Родион правой рукой сбросил с плеч лямки вещевого мешка, опустил его на пол. Стал расстегивать заиндевевшую на морозе шинель. Фекла сразу заметила, что действует он одной рукой, перевела взгляд на левый рукав. Он показался ей пустым, и у нее замерло сердце. Робко подошла, сняла с него шинель, ватник, все еще не решаясь спросить о левой руке. Родион неторопливо сел на старый венский стул и чуть подтянул левый рукав гимнастерки. Из него высунулась розовая, в складках недавних швов култышка.

— Левую мне оттяпали. Осколком раздробило кисть.

— Ой, Родион, Родион! — болезненно сморщилась Фекла.

— Два раза шлепнуло — третьего было не миновать, — Родион как-то неестественно рассмеялся, топорща русые усы, которые успели уже стать густыми и, видимо, жесткими.

Фекла взяла с полки миску.

— Есть хочешь? Уха свежая. Из наваги.

— Из наваги? — обрадовался Родион. — Давай наливай. Я уж забыл вкус наваги.

— Ну вот. А нам она надоела.

— Известное дело — сами рыбаки.

— Кушай на здоровье! — Фекла поставила перед ним миску. — Мы уже пообедали. Ермолай с Тимониным придут — тоже поедят.

— Я их видел в рыбаксоюзе. Они и сказали, чтобы шел сюда. Я ведь о вашем обозе узнал неделю назад. Все дожидался, когда прибудете. Думаю, что с земляками домой добираться сподручней, чем одному. Как там в нашей Унде живут?

— Да что, живут… Кто хорошо, кто плохо. По-разному живут. Да ты ешь, а то остынет.

Дети в уголке занимались книжками да игрушками, старались не мешать гостям.
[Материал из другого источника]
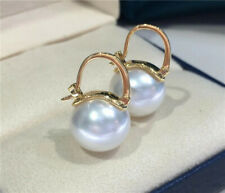 Gorgeous AAA+ 11-12mm real natural white south sea round pearl earrings 18k gold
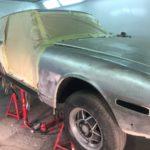 Trumph Stag Restoration - image 15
Родион ел, Фекла не сводила с него глаз.

— Как мои там? Как Густя?

— Августа здорова. Девочка у тебя хорошенькая. Вся в кудряшках. Кто у вас в роду кудреватый был?

— Мой отец. В него, наверное, удалась, — Родион улыбнулся, вздохнул. — Скорее бы до дому добраться. — Погрустнел, добавил: — Маму жалко. Без отца нас с Тишкой подняла. Хватила трудностей…

— Как не жалко, — согласилась Фекла. — На моих глазах померла, у озера…

Фекла заметила, что какие-то злые черточки появились на худом и бледном лице Родиона. И глаза он теперь щурил нервно и колюче. Раньше они были синее и ярче. Видать, на Кольской земле, в окопах выдуло ветрами синеву. Ничего, это пройдет, — подумала Фекла. — Все в окопах, да под пулями, да в госпиталях. Столько ранений перенес! Война душу взмутила… А морщинок-то, бог ты мой, как поднимет брови — весь лоб в складках… Нелегко ты жил, солдат, хватил горя. Ну да ничего, дома отогреешься, просветлеешь… Без женской ласки, наверное, жил. Откуда ей быть? Приласкает Густя, растопит в сердце окопный холод…

Фекла заметила, что, прежде чем откусить хлеб, Родион вынужден был класть ложку на стол — рука-то одна. Не удержавшись, она молча всплакнула.

— Ты что, Фекла Осиповна? — Родион порывисто поднялся, подошел к ней. Фекла виновато улыбнулась, утерла слезу как-то уж совсем по-детски, кулаком.

— Прости. Жаль мне тебя. Как без руки-то?

— Да как-нибудь. Бывает и хуже.

Родион отошел к окну, посмотрел на воробьев, клюющих что-то на дороге, и вздохнул. Потом, заметив детей, притихших в своем уголке, достал из мешка несколько кусочков рафинада и оделил им всех троих.

— Шоколада, брат, нету, — улыбнулся он мальчику.

Тот серьезно ответил:

— Какой нынче шоколад? Хлеба не досыта.

— Война кончится — все будет, — сказал Родион и повернулся к Фекле. — А как ты живешь, Феня?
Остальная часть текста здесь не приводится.